After we download text data from Corpora, we need to load them for analysis. The text mining package we are going to use is tm. Here we only intend to develope algorithm for English. The corpus has three sources: blogs, news and twitter. Each of text files is about 200 MB. It takes too long to load and process later. As a demonstration, I sampled 1% of text in following discussion.

library(tm)
library(SnowballC)
getSources()

## [1] "DataframeSource" "DirSource"       "ReutersSource"   "URISource"      
## [5] "VectorSource"

getReaders()

## [1] "readDOC"                 "readPDF"                
## [3] "readReut21578XML"        "readReut21578XMLasPlain"
## [5] "readPlain"               "readRCV1"               
## [7] "readRCV1asPlain"         "readTabular"            
## [9] "readXML"

cname <- file.path(".", "sampled100")
dir(cname)

## [1] "blogs100.txt"   "news100.txt"    "twitter100.txt"

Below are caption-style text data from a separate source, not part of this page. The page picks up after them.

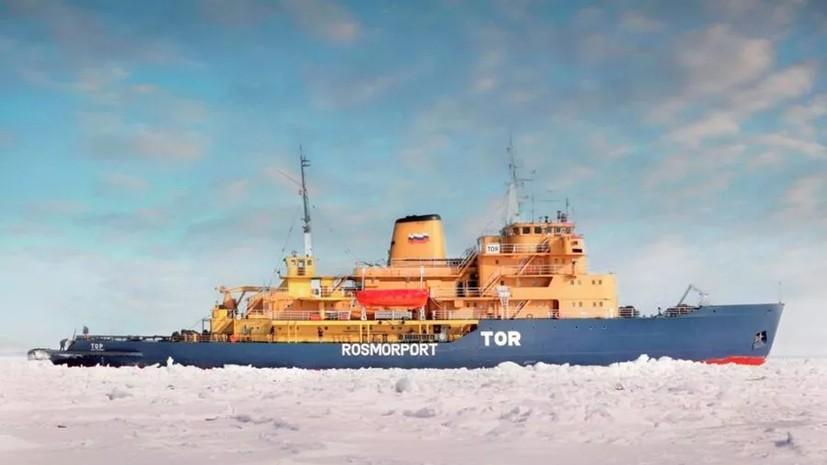 Российский ледокол подал сигнал бедствия у берегов Норвегии случайно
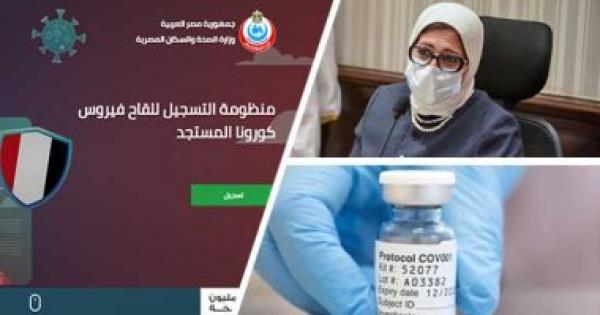 مستشار وزارة الصحة: الموقع الإلكترونى جاهز لتلقى طلبات راغبى لقاح كورونا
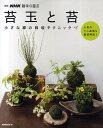 苔玉と苔 小さな緑の栽培テクニック【2500円以上送料無料】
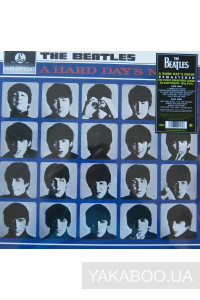 Фото - The Beatles: A Hard Day's Night (Remastered) (LP) (Import)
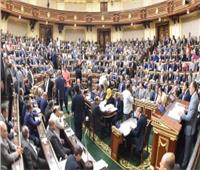بالأرقام.. تفاصيل الدور الرقابي للبرلمان خلال دور الانعقاد الرابع
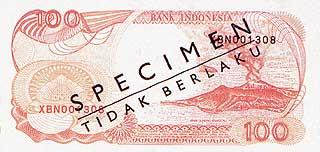 Вулкан Кракатау. 100 рупий. Индонезия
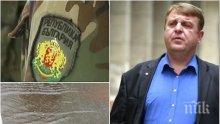 ИЗВЪНРЕДНО В ПИК! Вицепремиерът Красимир Каракачанов вдигна военните на крак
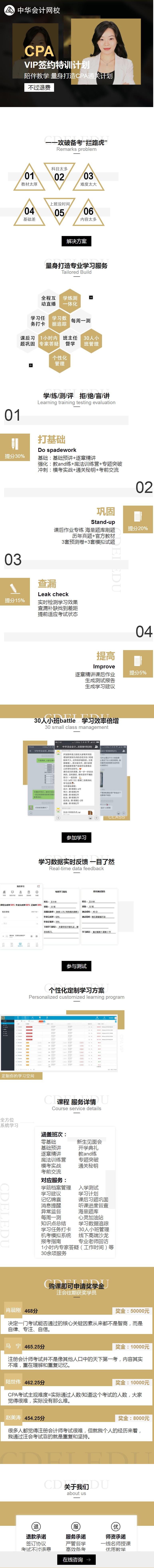 中华会计网校注册会计师面授班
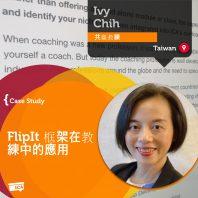 Ivy Chih_Coaching_Case_Study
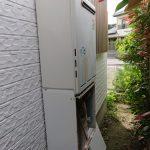茂原市でリンナイ製エコジョーズRUF-E2406SAWへ取替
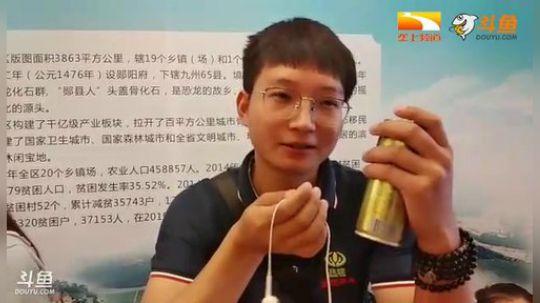 """全省""""千企帮千村""""精准扶贫十堰行 2019-07-29 09点场"""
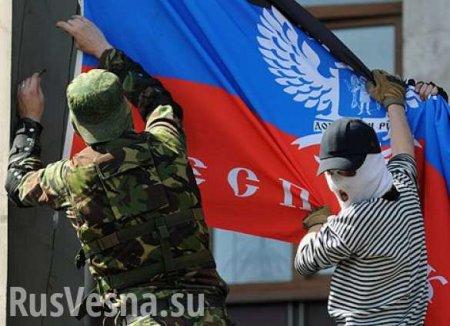 День провозглашения ДНР: как это было 5 лет назад (ФОТО, ВИДЕО)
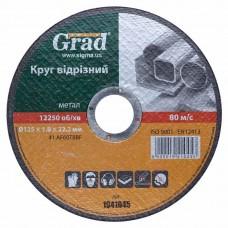 Круг відрізний по металу Ø125×1.0×22.2мм GRAD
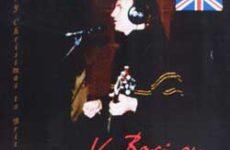 Валерий Баринов. Merry Christmas To Britain and the World. 2001 год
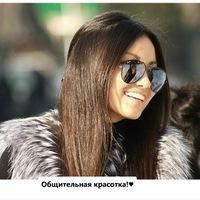 Вика Написанова, 6 июля , Москва, id173622321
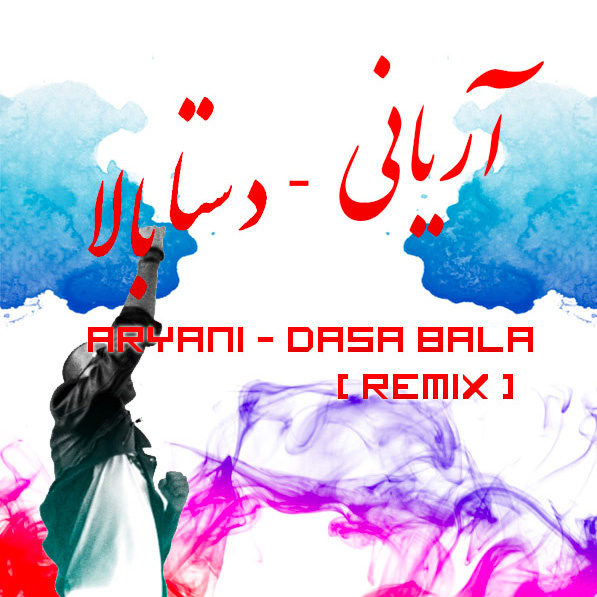 Arash - 'Dasa Bala (Aryani Remix)'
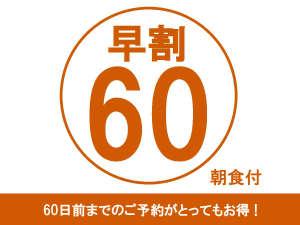 ダイワロイヤルホテル D-CITY 大阪新梅田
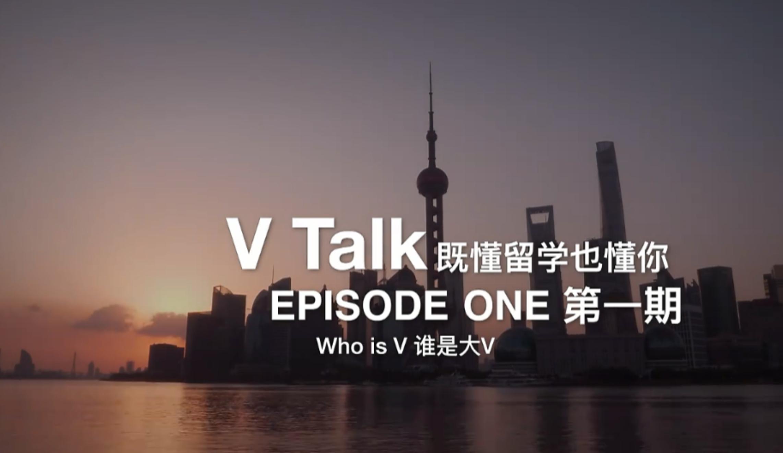 Who is V?谁是大V?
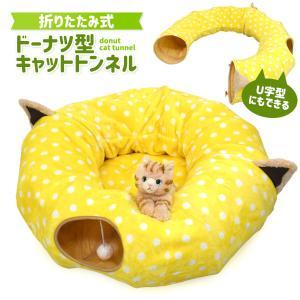 キャットトンネル ドーナツ型 猫トンネル 猫用おもちゃ カシャカシャ ペット用品|n-style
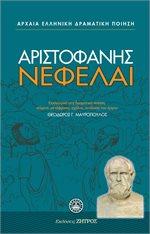Aristophanes_Nefelai_Zitros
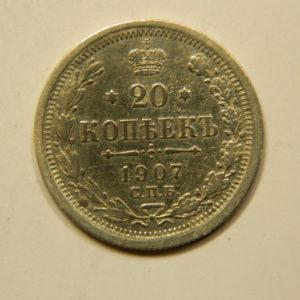 20 Kopeks Nicolas II 1907 TTB Argent 500 °/°° Russie EB90978
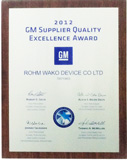2012 GM SUPPLIER QUALITY EXCELENCE AWARD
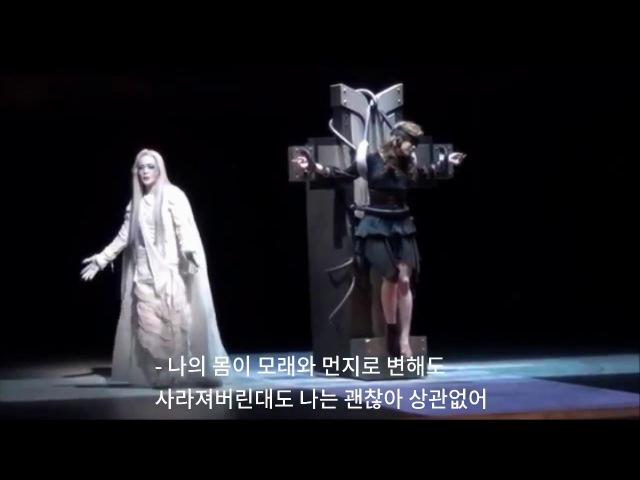 2015년 데스노트 뮤지컬 (박혜나 - 어리석은 사랑)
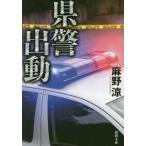 ネオウィングYahoo!店で買える「県警出動 (徳間文庫/麻野涼/著(文庫」の画像です。価格は713円になります。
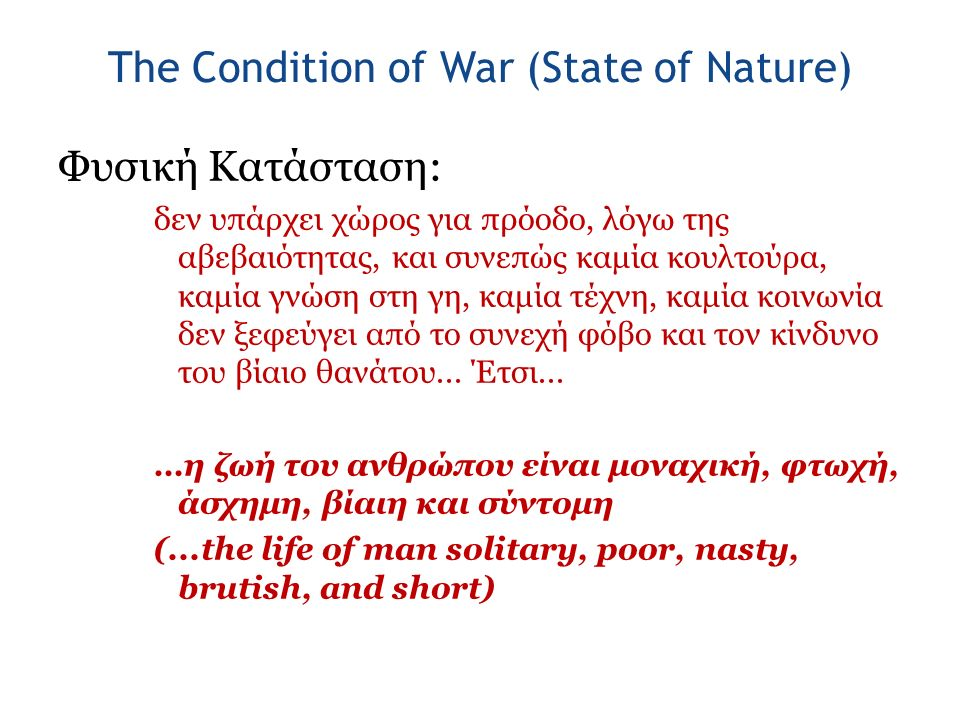 The Condition of War (State of Nature) Οι έννοιες του καλού και του κακού, της δικαιοσύνης και της αδικίας δεν έχουν θέση.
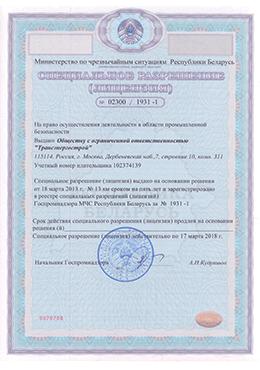 Лицензия на право осуществления деятельности в области промышленной безопасности на территории РБ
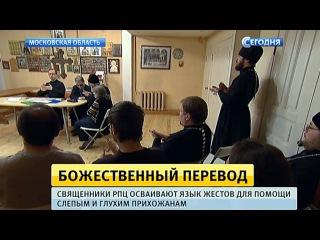 Российские священники учатся проповедовать слепоглухим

docs <- Corpus(DirSource(cname))

Data Cleaning

Before the corpus is ready for use, the raw text data needs to be preprocessed. On preliminary step, only basic steps are performed like removing numbers and converting the whole text to lower case. As further step, we can develope customized text cleaning command such as removing emoticon in twitter. These transformations can be listed with getTransformations():

getTransformations()

## [1] "as.PlainTextDocument" "removeNumbers"        "removePunctuation"   
## [4] "removeWords"          "stemDocument"         "stripWhitespace"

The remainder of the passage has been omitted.